Are you coming back any time soon?
Life here is SO gorgeous. SO happy you went away (well, not really, but you understand, right?). It’s SO great being friends with Saff and Ti. They’re SO nice. And really cool. We understand each other heaps. Same sense of humour. I’ve been comforting Saff since she broke up with Ed. SO sad for him, but she’s glad she dumped him.
Isabella copied Tiger by dying her hair and it looks terrible. She talks too much all the time but we just tell her to shut up. Can’t wait till you get back and we’ll be part of it all together. A year seems like SUCH a long time, right?
Love, Sammi (everyone calls me that now...)
I looked at her message and closed the computer and sat there for a moment.

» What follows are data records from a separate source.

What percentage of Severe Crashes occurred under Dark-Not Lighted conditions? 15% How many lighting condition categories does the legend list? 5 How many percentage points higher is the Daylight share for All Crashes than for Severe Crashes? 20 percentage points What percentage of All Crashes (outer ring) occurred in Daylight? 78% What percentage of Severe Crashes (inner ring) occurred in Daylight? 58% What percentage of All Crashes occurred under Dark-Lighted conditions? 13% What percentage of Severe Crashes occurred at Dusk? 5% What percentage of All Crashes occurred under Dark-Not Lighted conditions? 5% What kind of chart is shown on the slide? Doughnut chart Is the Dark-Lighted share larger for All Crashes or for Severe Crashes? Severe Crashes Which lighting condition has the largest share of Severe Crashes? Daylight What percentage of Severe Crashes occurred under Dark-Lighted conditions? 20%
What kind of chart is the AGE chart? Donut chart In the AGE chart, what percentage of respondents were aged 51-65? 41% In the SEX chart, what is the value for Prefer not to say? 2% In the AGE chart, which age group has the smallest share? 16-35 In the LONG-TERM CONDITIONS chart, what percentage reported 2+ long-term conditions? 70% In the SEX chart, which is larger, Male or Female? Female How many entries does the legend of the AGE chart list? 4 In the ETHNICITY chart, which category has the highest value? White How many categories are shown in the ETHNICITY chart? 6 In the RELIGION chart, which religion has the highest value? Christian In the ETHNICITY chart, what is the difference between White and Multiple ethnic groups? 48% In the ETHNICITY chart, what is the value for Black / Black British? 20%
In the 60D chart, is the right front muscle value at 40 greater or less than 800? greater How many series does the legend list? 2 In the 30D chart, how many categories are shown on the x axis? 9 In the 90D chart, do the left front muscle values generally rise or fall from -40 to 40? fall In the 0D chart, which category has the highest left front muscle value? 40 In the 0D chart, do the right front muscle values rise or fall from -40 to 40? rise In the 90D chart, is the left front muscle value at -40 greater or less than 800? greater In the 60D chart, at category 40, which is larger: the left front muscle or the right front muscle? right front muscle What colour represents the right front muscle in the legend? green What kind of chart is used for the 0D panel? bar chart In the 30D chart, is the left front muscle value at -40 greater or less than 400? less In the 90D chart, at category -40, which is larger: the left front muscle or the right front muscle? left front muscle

That weird thing inside was back. I felt confused. Or maybe hungry. Or something. I wasn’t sure. It was uncomfortable, like someone was slowly tipping over my chair.
“You okay, sweetie?” Mum asked. She was watching me from the kitchen part of the shed.
“Yes. I guess.” I shook myself. “Yes. I’m fine.”
No, I’m not, I thought. I’m not fine. But I don’t know why.
“I’m going out to see Cupcake.” I grabbed my helmet and a halter. I’d sort out ‘Sammi’ and Darcy and Isabella and Tiger and Saffron and everything else later. Right now, a bareback ride would make me feel more like myself.